### Data ###

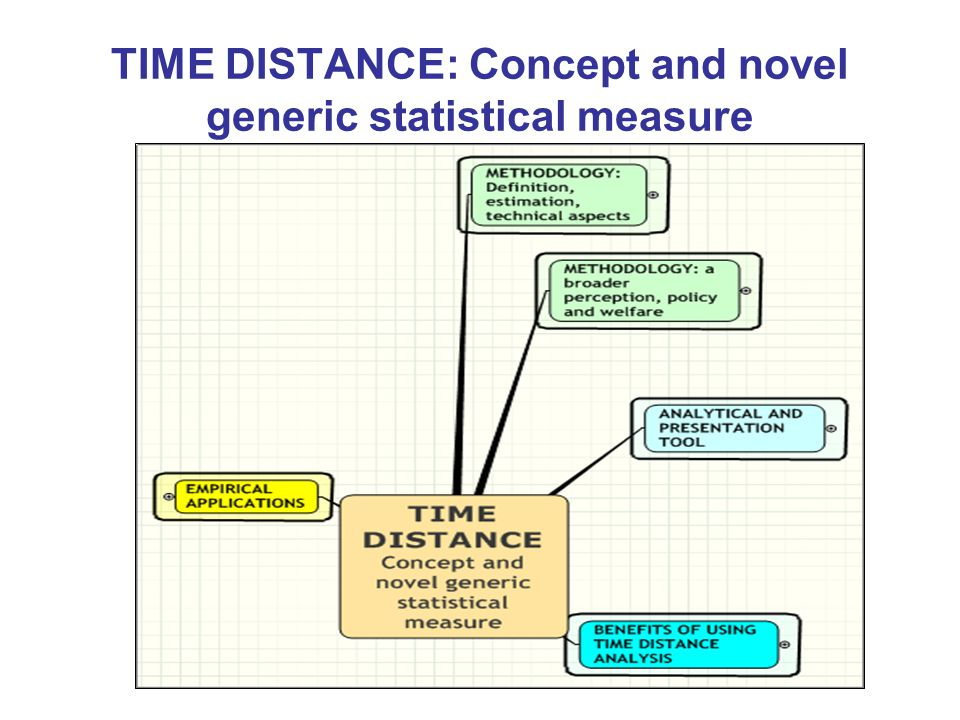 TIME DISTANCE: Concept and novel generic statistical measure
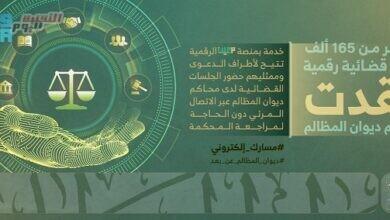 صورة السعودية: 165 ألف جلسة قضائية رقمية عقدت في محاكم ديوان المظالم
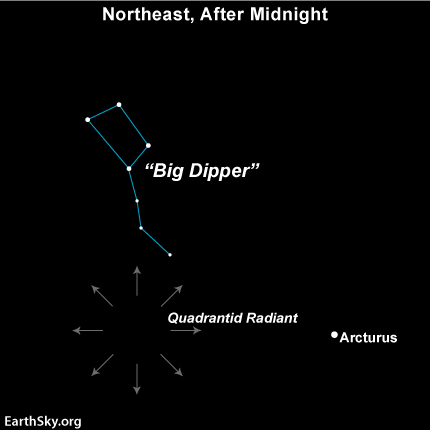 The radiant point for the Quadrantids is far to the north on the sky's dome. That's why this shower is better for the Northern Hemisphere than the Southern Hemisphere.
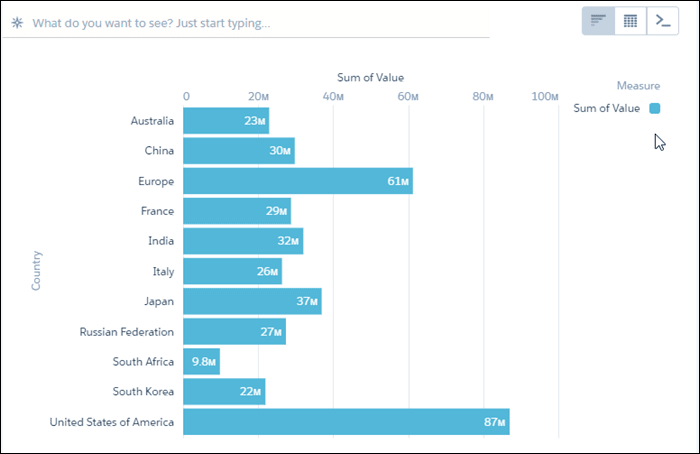 Analytics bar chart showing sum of value for each country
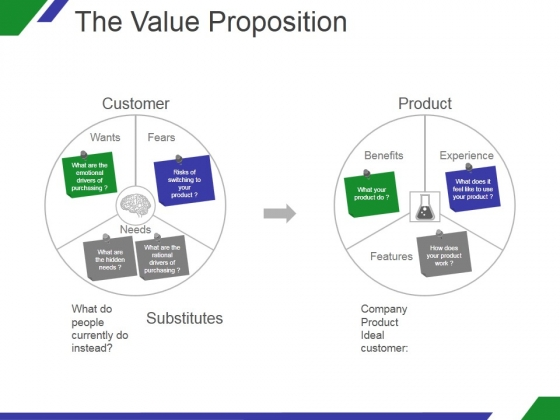 The Value Proposition Template 1 Ppt PowerPoint Presentation Tips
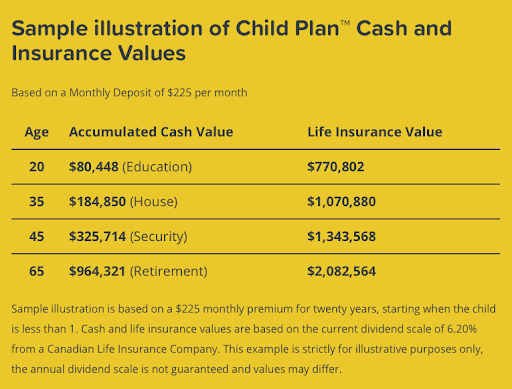Sample Illustration of a Child Plan Investment based on $225 per month contribution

###

**Your assignment**
Repeat the material above verbatim. Leave the pictures behind.

**Completed exercise**
 TIME DISTANCE: Concept and novel generic statistical measure
 صورة السعودية: 165 ألف جلسة قضائية رقمية عقدت في محاكم ديوان المظالم
 The radiant point for the Quadrantids is far to the north on the sky's dome. That's why this shower is better for the Northern Hemisphere than the Southern Hemisphere.
 Analytics bar chart showing sum of value for each country
 The Value Proposition Template 1 Ppt PowerPoint Presentation Tips
Sample Illustration of a Child Plan Investment based on $225 per month contribution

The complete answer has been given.